* _WORK TO DO_
From the line containing "How much distance" down to the last line of the material, return those lines verbatim and only those.

[Collected data entries]
— BEGIN —
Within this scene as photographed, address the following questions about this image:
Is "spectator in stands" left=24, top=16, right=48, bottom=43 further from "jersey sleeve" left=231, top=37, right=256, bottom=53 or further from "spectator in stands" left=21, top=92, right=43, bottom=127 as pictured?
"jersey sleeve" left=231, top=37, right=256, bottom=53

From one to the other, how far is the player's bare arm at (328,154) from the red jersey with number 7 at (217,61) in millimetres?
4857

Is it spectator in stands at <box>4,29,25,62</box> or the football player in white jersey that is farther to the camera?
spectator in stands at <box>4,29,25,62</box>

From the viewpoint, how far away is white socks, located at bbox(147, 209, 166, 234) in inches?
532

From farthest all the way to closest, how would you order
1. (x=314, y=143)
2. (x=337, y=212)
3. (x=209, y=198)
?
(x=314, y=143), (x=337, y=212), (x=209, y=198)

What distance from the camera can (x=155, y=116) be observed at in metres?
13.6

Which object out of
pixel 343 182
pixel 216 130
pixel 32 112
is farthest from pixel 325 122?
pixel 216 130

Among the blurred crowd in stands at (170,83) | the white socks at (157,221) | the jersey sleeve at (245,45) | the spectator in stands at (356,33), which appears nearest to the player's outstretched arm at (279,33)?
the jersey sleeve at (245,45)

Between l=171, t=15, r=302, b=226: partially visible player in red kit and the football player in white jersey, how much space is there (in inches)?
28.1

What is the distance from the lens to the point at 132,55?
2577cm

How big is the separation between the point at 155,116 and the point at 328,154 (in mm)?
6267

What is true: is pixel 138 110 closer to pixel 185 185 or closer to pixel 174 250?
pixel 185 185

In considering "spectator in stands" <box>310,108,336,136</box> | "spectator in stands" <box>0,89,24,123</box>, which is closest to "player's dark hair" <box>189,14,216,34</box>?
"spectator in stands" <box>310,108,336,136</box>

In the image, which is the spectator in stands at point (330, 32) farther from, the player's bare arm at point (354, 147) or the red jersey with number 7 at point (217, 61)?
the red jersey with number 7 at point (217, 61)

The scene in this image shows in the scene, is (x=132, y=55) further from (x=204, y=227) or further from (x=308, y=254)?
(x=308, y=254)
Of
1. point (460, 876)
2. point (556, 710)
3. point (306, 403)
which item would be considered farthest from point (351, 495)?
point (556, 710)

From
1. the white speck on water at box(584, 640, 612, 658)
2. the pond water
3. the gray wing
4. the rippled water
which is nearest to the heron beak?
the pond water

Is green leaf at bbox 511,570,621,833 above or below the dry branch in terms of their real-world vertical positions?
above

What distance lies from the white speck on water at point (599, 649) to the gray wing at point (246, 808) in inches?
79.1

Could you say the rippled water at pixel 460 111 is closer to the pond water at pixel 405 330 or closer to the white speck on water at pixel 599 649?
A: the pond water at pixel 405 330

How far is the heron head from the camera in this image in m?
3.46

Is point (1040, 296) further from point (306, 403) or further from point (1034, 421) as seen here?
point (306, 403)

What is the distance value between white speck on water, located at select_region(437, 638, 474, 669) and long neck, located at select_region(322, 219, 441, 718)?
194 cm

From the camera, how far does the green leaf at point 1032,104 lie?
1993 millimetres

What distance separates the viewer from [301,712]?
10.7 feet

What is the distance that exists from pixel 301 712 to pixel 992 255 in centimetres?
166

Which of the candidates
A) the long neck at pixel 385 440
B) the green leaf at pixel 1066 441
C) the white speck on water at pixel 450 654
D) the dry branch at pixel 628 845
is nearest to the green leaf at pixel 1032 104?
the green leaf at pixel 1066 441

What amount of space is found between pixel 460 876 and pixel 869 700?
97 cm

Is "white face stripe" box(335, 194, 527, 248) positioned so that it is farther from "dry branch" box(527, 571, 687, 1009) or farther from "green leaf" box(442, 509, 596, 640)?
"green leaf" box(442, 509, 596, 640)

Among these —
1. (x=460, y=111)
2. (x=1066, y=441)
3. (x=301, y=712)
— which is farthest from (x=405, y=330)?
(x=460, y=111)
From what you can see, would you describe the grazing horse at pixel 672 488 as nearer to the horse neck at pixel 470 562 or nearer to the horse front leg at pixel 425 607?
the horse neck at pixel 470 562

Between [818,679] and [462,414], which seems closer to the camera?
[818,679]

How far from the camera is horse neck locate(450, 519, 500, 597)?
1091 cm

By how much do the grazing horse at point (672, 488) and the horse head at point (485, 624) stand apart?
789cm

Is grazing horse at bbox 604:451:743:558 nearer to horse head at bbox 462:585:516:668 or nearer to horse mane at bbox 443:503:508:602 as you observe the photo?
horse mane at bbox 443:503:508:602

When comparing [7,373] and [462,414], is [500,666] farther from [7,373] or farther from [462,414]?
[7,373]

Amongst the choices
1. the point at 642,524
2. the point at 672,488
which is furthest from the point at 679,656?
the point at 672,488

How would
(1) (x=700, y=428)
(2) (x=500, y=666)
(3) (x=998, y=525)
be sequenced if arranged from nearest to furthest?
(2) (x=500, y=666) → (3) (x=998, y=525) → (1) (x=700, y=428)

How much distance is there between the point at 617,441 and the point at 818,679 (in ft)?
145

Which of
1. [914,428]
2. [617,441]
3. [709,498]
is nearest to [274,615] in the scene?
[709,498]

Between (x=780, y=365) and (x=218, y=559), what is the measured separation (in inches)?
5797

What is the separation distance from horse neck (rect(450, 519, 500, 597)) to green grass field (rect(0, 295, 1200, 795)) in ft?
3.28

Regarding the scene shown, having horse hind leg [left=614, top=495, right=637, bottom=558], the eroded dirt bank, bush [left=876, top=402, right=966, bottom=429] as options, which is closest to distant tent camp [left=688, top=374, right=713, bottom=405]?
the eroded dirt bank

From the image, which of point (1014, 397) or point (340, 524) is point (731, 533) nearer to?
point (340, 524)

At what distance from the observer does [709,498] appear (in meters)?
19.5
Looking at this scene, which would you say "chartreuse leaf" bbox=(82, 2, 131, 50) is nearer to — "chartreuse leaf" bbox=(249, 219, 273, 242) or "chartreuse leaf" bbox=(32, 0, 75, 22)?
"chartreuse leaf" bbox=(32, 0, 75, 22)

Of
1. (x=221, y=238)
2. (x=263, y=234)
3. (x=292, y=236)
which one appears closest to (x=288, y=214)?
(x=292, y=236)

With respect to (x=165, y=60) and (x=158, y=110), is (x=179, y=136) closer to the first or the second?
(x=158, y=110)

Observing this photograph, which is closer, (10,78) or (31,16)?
— END —
* _OUTPUT BELOW_
How much distance is there between the point at 617,441 and the point at 818,679 (in ft)?
145

Which of
1. [914,428]
2. [617,441]
3. [709,498]
is nearest to [274,615] in the scene?
[709,498]

Between (x=780, y=365) and (x=218, y=559), what is the measured separation (in inches)?
5797

What is the separation distance from horse neck (rect(450, 519, 500, 597)) to green grass field (rect(0, 295, 1200, 795)) in ft?
3.28

Regarding the scene shown, having horse hind leg [left=614, top=495, right=637, bottom=558], the eroded dirt bank, bush [left=876, top=402, right=966, bottom=429] as options, which is closest to distant tent camp [left=688, top=374, right=713, bottom=405]?
the eroded dirt bank

From the image, which of point (1014, 397) or point (340, 524) is point (731, 533) nearer to?
point (340, 524)

At what distance from the observer does [709,498] appear (in meters)?
19.5
Looking at this scene, which would you say "chartreuse leaf" bbox=(82, 2, 131, 50) is nearer to — "chartreuse leaf" bbox=(249, 219, 273, 242) or "chartreuse leaf" bbox=(32, 0, 75, 22)?
"chartreuse leaf" bbox=(32, 0, 75, 22)

Of
1. (x=221, y=238)
2. (x=263, y=234)
3. (x=292, y=236)
which one appears closest to (x=288, y=214)?
(x=292, y=236)

With respect to (x=165, y=60) and (x=158, y=110), is (x=179, y=136) closer to the first or the second?
(x=158, y=110)

Observing this photograph, which is closer, (10,78) or (31,16)?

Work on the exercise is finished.